Hacker News new | ask | show | jobs
by cyberferret 2554 days ago
Basic rudimentary 'stick and rudder' flying skills was a big factor in AF447's crash. All old school pilots know that when you aircraft is in a nose high stall condition, you never keep pulling back on the stick, but instead push it forwards to lower the nose and get the wings flying again.

The fact that the co-pilot in question kept holding the stick to the back stops was the main reason that the aircraft wallowed into the sea. Weirdly, he did let go of the stick for a brief few seconds, which was the only time during the harrowing descent that the aircraft started to behave normally, but then he pulled it back and held it back right up until impact.

Yep, the aircraft could have ignored these inputs, but the inputs are counter to what any reasonably skilled pilot would have done. (Note: Different to the MAX crashes where pulling back on the stick under speed IS the accepted way to stop a descent.)

3 comments

Part of the issue may have been that the plane had slowed down so much that the stall warning stopped (it disengages below a certain airspeed apparently). When he stopped pulling up, the plane sped up and the stall warning started again. Pull up again, plane slows down, stall warning stops.
I wonder if something about this system was changed after that incident - why not keep sounding the stall alarm if the plane ends up outside the flight/sensor envelope? Can’t you assume that it didn’t magically cross the stall zone back into normal flight?
No, because an equally (probably more) likely scenario is that the relevant sensors are giving bad readings.
Basic rudimentary 'stick and rudder' flying skills was a big factor in AF447's crash. All old school pilots know that when you aircraft is in a nose high stall condition, you never keep pulling back on the stick, but instead push it forwards to lower the nose and get the wings flying again.

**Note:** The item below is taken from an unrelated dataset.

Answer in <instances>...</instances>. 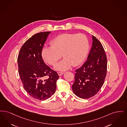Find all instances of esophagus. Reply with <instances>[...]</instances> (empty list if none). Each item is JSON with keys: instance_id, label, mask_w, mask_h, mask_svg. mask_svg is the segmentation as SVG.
<instances>
[{"instance_id": "esophagus-1", "label": "esophagus", "mask_w": 127, "mask_h": 127, "mask_svg": "<svg viewBox=\"0 0 127 127\" xmlns=\"http://www.w3.org/2000/svg\"><path fill=\"white\" fill-rule=\"evenodd\" d=\"M64 73V72H58V74L59 76H61V75H63Z\"/></svg>"}]
</instances>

Except on an Airbus. If the plane is in "normal law", it won't go into a stall condition. Here's the Airbus training video.[1] Note, by the way, that the automatic recovery includes going to full throttle. The throttle levers don't move, though. Unlike Boeing, where the levers are moved by the computers and the pilot can overpower that. In the 737 Max, though, it's worse, because the engines are mounted too high and full thrust pushes the nose down. So "full power and back off on the stick" will not work.

[1] https://youtu.be/G161aMYCzbQ?t=100

The engines in the MAX are still producing thrust below the centre of mass of the plane...how would this produce a nose down pitch at TOGA thrust?
Sorry, backwards.
>The fact that the co-pilot in question kept holding the stick to the back stops was the main reason that the aircraft wallowed into the sea. Weirdly, he did let go of the stick for a brief few seconds, which was the only time during the harrowing descent that the aircraft started to behave normally, but then he pulled it back and held it back right up until impact.

This description isn't consistent with what's in the accident report. Where are you sourcing it from?